Aim of the task:
Copy exactly the run of lines that begins at the line with "What distance lies" and ends at the final line of the entries.

Data rows:
######
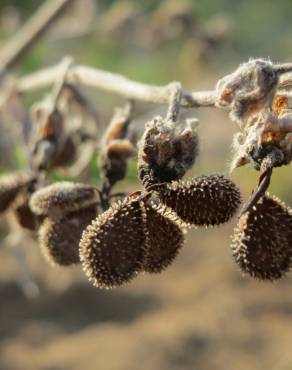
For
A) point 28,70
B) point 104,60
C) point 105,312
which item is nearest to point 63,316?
point 105,312

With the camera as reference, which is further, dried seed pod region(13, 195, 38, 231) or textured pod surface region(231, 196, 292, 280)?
dried seed pod region(13, 195, 38, 231)

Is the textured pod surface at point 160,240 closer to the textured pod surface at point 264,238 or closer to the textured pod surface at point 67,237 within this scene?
the textured pod surface at point 264,238

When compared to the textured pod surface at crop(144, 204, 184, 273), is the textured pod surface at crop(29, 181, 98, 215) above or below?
above

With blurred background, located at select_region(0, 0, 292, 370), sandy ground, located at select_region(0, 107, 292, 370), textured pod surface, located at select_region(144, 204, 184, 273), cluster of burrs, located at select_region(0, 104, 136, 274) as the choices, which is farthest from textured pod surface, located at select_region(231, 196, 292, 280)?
sandy ground, located at select_region(0, 107, 292, 370)

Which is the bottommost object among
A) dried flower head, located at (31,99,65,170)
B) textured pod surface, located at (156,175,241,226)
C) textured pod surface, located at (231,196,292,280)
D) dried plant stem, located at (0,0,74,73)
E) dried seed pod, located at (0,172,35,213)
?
textured pod surface, located at (231,196,292,280)

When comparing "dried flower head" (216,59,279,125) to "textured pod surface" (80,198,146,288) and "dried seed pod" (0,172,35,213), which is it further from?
"dried seed pod" (0,172,35,213)

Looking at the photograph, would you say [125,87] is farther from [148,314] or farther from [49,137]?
[148,314]

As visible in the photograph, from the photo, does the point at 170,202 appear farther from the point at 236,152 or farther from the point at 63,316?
the point at 63,316
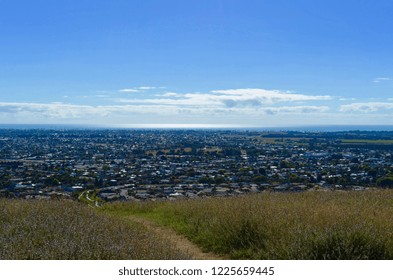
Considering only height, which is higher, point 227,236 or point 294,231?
point 294,231

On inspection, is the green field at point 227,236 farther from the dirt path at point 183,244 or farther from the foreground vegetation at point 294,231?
the dirt path at point 183,244

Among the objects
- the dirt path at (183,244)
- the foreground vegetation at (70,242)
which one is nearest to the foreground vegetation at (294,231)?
the dirt path at (183,244)

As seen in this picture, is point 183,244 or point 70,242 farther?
point 183,244

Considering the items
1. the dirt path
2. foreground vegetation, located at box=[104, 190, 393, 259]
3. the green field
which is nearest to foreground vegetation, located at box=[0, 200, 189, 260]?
the green field

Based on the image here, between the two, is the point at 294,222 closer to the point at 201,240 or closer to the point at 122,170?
the point at 201,240

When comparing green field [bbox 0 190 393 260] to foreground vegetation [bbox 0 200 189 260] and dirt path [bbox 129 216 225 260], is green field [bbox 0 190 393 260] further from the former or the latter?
dirt path [bbox 129 216 225 260]

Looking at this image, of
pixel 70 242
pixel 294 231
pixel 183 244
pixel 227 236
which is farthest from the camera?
pixel 183 244

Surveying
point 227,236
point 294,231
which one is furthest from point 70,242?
point 294,231

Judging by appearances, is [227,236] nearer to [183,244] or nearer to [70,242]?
[183,244]

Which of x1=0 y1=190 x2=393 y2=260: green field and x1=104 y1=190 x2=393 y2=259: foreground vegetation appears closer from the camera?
x1=0 y1=190 x2=393 y2=260: green field
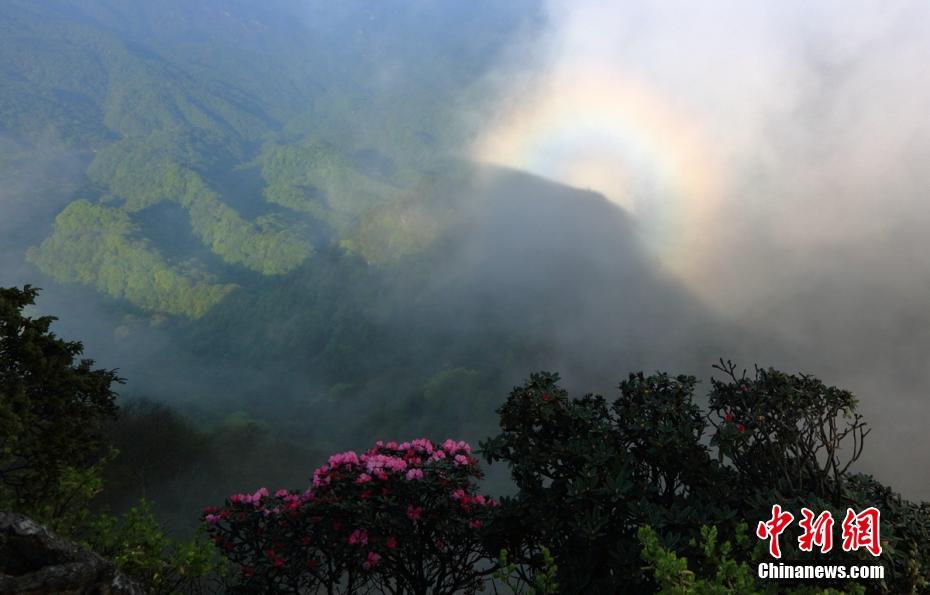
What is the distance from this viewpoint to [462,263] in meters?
97.2

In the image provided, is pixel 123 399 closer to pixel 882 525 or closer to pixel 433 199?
pixel 433 199

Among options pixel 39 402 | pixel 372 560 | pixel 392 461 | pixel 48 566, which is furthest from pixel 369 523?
pixel 39 402

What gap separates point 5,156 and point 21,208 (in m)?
21.0

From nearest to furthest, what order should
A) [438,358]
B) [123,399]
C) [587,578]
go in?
[587,578] → [123,399] → [438,358]

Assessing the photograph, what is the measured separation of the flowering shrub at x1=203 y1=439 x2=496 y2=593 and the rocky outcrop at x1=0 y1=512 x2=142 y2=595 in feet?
14.2

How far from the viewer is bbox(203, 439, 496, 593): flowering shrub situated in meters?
10.0

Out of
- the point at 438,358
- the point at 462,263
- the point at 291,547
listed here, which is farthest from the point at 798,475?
the point at 462,263

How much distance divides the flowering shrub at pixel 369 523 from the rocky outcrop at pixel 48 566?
434cm

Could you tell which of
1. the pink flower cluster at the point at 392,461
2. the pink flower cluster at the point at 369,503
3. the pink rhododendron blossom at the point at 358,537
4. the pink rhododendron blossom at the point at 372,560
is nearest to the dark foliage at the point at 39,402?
the pink flower cluster at the point at 369,503

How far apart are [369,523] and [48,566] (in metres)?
4.87

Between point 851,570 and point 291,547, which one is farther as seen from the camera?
point 291,547

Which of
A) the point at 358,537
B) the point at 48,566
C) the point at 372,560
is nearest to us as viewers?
the point at 48,566

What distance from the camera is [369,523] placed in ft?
32.1

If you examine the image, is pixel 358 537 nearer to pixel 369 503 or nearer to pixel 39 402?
pixel 369 503
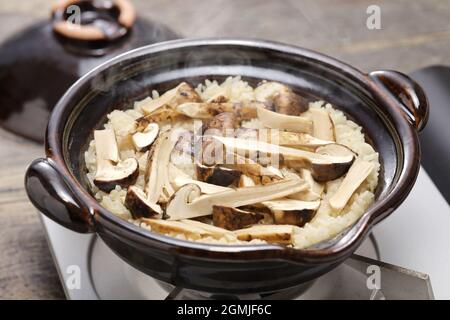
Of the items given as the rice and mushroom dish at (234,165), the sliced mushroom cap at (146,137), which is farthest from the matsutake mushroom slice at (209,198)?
the sliced mushroom cap at (146,137)

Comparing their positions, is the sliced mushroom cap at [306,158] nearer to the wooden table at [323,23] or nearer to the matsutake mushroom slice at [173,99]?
the matsutake mushroom slice at [173,99]

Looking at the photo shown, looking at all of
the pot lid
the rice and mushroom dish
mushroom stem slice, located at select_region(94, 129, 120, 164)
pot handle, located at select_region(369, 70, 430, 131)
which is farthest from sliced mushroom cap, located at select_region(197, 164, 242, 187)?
the pot lid

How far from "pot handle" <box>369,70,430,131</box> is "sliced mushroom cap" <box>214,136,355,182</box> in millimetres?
191

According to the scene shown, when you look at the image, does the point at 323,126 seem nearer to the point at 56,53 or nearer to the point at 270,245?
the point at 270,245

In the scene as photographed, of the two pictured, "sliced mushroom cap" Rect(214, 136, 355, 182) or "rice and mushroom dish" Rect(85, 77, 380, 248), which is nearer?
"rice and mushroom dish" Rect(85, 77, 380, 248)

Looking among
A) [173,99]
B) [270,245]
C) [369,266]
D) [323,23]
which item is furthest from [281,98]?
[323,23]

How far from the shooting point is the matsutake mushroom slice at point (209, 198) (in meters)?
1.37

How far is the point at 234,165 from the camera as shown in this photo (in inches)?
57.8

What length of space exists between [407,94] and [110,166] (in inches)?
29.0

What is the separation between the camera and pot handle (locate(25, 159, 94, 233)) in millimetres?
1271

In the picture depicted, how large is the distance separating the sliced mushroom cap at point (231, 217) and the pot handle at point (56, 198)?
0.86 ft

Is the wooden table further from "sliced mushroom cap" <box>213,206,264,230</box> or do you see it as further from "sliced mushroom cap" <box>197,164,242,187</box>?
"sliced mushroom cap" <box>213,206,264,230</box>
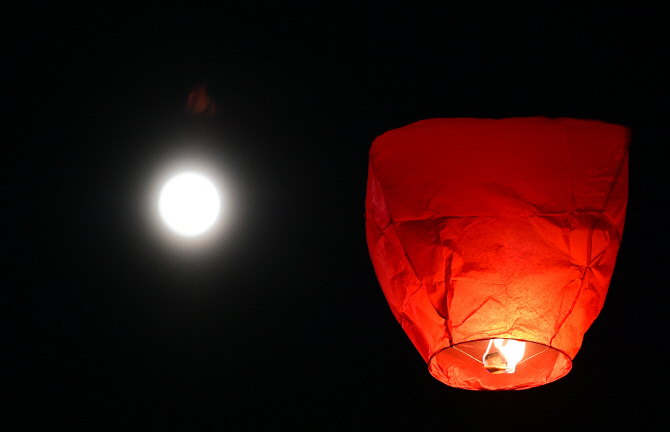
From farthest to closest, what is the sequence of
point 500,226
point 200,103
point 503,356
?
point 200,103, point 503,356, point 500,226

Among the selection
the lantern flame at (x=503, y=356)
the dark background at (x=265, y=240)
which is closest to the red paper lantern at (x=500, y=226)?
the lantern flame at (x=503, y=356)

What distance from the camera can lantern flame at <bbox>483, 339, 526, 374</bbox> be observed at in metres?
1.19

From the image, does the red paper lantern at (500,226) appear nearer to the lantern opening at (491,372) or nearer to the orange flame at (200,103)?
the lantern opening at (491,372)

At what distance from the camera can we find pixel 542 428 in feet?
8.32

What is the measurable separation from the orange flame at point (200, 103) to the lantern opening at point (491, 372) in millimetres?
Answer: 1976

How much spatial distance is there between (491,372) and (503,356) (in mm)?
49

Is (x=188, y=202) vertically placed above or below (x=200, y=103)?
below

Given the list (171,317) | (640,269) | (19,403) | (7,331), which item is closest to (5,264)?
(7,331)

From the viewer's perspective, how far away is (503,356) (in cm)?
122

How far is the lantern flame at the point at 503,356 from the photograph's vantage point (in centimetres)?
119

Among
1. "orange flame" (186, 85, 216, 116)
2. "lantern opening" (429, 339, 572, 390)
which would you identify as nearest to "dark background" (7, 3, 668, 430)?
"orange flame" (186, 85, 216, 116)

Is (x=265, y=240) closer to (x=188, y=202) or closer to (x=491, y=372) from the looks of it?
(x=188, y=202)

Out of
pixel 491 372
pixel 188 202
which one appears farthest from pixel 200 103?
pixel 491 372

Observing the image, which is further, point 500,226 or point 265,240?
point 265,240
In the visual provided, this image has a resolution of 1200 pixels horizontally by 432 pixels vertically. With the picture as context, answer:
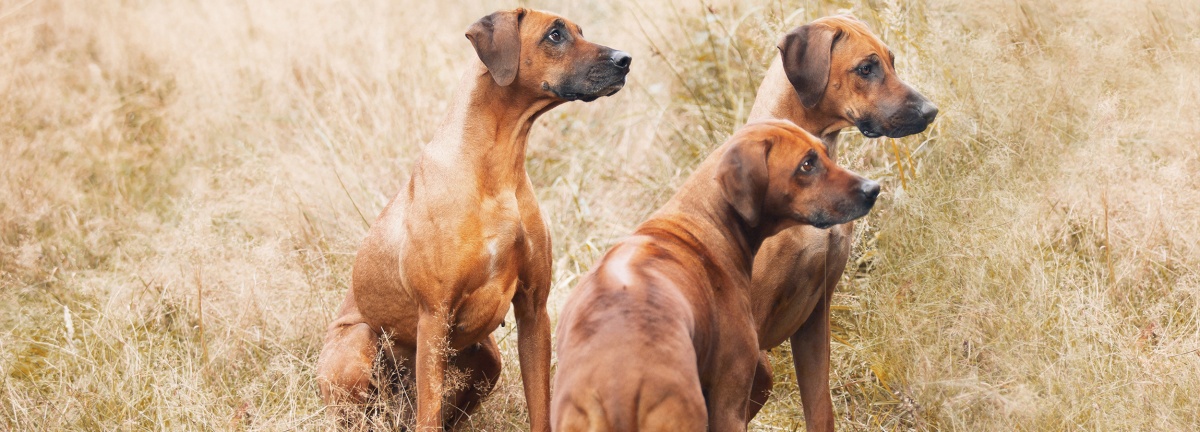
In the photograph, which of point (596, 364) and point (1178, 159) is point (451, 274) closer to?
point (596, 364)

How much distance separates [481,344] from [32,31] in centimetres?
727

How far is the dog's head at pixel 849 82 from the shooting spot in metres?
5.14

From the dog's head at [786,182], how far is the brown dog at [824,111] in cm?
57

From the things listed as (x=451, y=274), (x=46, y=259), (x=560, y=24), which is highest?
(x=560, y=24)

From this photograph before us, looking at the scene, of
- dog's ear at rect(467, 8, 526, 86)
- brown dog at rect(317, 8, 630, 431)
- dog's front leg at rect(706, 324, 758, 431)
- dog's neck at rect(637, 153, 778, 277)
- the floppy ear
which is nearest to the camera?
dog's front leg at rect(706, 324, 758, 431)

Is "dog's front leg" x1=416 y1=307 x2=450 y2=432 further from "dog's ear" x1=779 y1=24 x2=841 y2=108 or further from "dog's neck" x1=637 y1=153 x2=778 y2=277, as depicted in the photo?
"dog's ear" x1=779 y1=24 x2=841 y2=108

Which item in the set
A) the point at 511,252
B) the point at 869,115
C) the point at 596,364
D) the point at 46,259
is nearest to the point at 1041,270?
the point at 869,115

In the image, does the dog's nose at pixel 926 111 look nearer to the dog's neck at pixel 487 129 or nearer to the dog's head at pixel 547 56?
the dog's head at pixel 547 56

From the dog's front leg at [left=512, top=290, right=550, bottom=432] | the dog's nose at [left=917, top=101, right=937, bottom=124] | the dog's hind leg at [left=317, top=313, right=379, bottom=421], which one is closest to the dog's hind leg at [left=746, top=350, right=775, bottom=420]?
the dog's front leg at [left=512, top=290, right=550, bottom=432]

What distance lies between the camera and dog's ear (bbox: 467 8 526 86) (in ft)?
16.6

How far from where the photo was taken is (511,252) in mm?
4988

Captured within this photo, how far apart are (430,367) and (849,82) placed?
210 cm

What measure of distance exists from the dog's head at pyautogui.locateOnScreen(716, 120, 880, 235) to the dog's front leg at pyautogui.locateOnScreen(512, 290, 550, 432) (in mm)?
1112

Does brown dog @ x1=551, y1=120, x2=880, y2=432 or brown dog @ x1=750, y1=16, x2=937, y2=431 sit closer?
brown dog @ x1=551, y1=120, x2=880, y2=432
######
Result:
What distance lies between the camera and dog's ear (bbox: 467 8 526 86) (in ft)?
16.6

How far from where the photo was taken is (511,252) in mm?
4988

Captured within this photo, how far apart are (430,367) and (849,82) placed?
210 cm

What measure of distance exists from the dog's head at pyautogui.locateOnScreen(716, 120, 880, 235) to the dog's front leg at pyautogui.locateOnScreen(512, 290, 550, 432) (in mm)?
1112

Does brown dog @ x1=551, y1=120, x2=880, y2=432 or brown dog @ x1=750, y1=16, x2=937, y2=431 sit closer?
brown dog @ x1=551, y1=120, x2=880, y2=432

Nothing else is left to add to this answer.